● EXCERPTED PASSAGE:
I’m amazing at being impatient. It runs in my family—and humanity—so I have to practice. I have to practice waiting and pausing and extending kindness in the frustration that tags along.
In the last few years, baking bread has become one of my patience practices. I discovered my desperate need when I constantly undercooked things—cookies and cakes and brownies and sometimes chicken. My pre-baking days were a dangerous time to be my friend, or maybe it kept things exciting. Jury’s still out.
Enter flour, salt, yeast, and water.
Early on, I served my family and friends bricks disguised as bread—a tangible representation of my impatience. Most recipes say to let dough sit until doubled in size for about 1-2 hours. But who has time to let something sit for two hours? Often, I gave my dough 60 minutes and not a moment longer.
Over time, I failed and learned and tried again. One day, the process became therapeutic—mixing and kneading and proofing and pausing. Bread became less about reaching the end and more about the process of creating something delicious.
And, friend, delicious bread takes time—more time than my undercooked self knew.
Somewhere around week four of this coronavirus quarantine, I attempted sourdough—the longest process ever. I figured this was the perfect time to try and fail and try again. And I decided I needed another patience practice, because the virus has paused so much.
Stuck in the waiting, my impatience is showing up more and more. Most days I wake up antsy and ready to move to Chicago, even though Illinois leaders shut down the state until the end of May. This desire to move isn’t bad, but in my impatience, I try to take control. I grab what never belonged to me and demand that my plan, my timing, my will be done.
And so in the middle of all this impatience, I pulled out a bowl and mixed flour and water together and put the dough in the corner to sit. The next day, I repeated the process.
And the next day
and the next day
and the next day
and the next day
A bit of starter, some flour, a few ounces of water.
At first, the sourdough starter smelled like the very worst boy’s dorm—fermentation at its finest. Over time, though, it changed, and today, the starter smells sweet and yeasty and delicious.

● DATA LISTING:
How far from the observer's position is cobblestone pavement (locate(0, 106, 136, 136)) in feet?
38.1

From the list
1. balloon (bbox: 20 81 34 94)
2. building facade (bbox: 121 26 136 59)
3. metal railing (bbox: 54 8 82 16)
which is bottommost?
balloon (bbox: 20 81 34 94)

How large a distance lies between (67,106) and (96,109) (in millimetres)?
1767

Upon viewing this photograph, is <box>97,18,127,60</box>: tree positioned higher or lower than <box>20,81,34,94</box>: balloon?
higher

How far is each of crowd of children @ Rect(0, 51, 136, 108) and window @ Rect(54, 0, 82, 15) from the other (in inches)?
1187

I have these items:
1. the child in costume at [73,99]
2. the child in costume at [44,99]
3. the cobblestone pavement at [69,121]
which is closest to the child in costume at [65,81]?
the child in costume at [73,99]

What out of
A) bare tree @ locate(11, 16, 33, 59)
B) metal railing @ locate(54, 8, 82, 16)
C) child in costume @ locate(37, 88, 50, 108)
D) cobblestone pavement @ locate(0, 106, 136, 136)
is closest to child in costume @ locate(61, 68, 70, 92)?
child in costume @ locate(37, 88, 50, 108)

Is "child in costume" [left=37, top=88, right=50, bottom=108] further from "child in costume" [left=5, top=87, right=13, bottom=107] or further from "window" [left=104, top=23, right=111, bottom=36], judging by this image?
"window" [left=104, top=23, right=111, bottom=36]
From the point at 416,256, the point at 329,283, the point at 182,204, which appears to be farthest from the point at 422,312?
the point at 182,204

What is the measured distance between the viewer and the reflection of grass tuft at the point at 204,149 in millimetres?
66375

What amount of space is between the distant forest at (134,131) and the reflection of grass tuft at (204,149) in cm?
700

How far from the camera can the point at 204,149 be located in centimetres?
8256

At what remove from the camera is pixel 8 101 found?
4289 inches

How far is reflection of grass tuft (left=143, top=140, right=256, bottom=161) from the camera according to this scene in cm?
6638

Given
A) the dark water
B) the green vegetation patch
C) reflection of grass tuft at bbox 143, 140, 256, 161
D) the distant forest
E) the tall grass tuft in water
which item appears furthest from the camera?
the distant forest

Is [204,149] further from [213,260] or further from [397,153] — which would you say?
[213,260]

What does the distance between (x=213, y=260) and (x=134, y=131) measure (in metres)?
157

● WORK ITEM A:
In the essay on baking bread, roughly which week of the coronavirus quarantine did the writer first attempt sourdough?
● WORK ITEM B:
Render this sentence from the essay on baking bread in Spanish: "Over time, I failed and learned and tried again."
● WORK ITEM C:
Transcribe everything in the essay on baking bread from "Early on, I" down to "creating something delicious.".

● RESPONSE A:
Somewhere around week four.

● RESPONSE B:
Con el tiempo, fracasé, aprendí y volví a intentarlo.

● RESPONSE C:
Early on, I served my family and friends bricks disguised as bread—a tangible representation of my impatience. Most recipes say to let dough sit until doubled in size for about 1-2 hours. But who has time to let something sit for two hours? Often, I gave my dough 60 minutes and not a moment longer.
Over time, I failed and learned and tried again. One day, the process became therapeutic—mixing and kneading and proofing and pausing. Bread became less about reaching the end and more about the process of creating something delicious.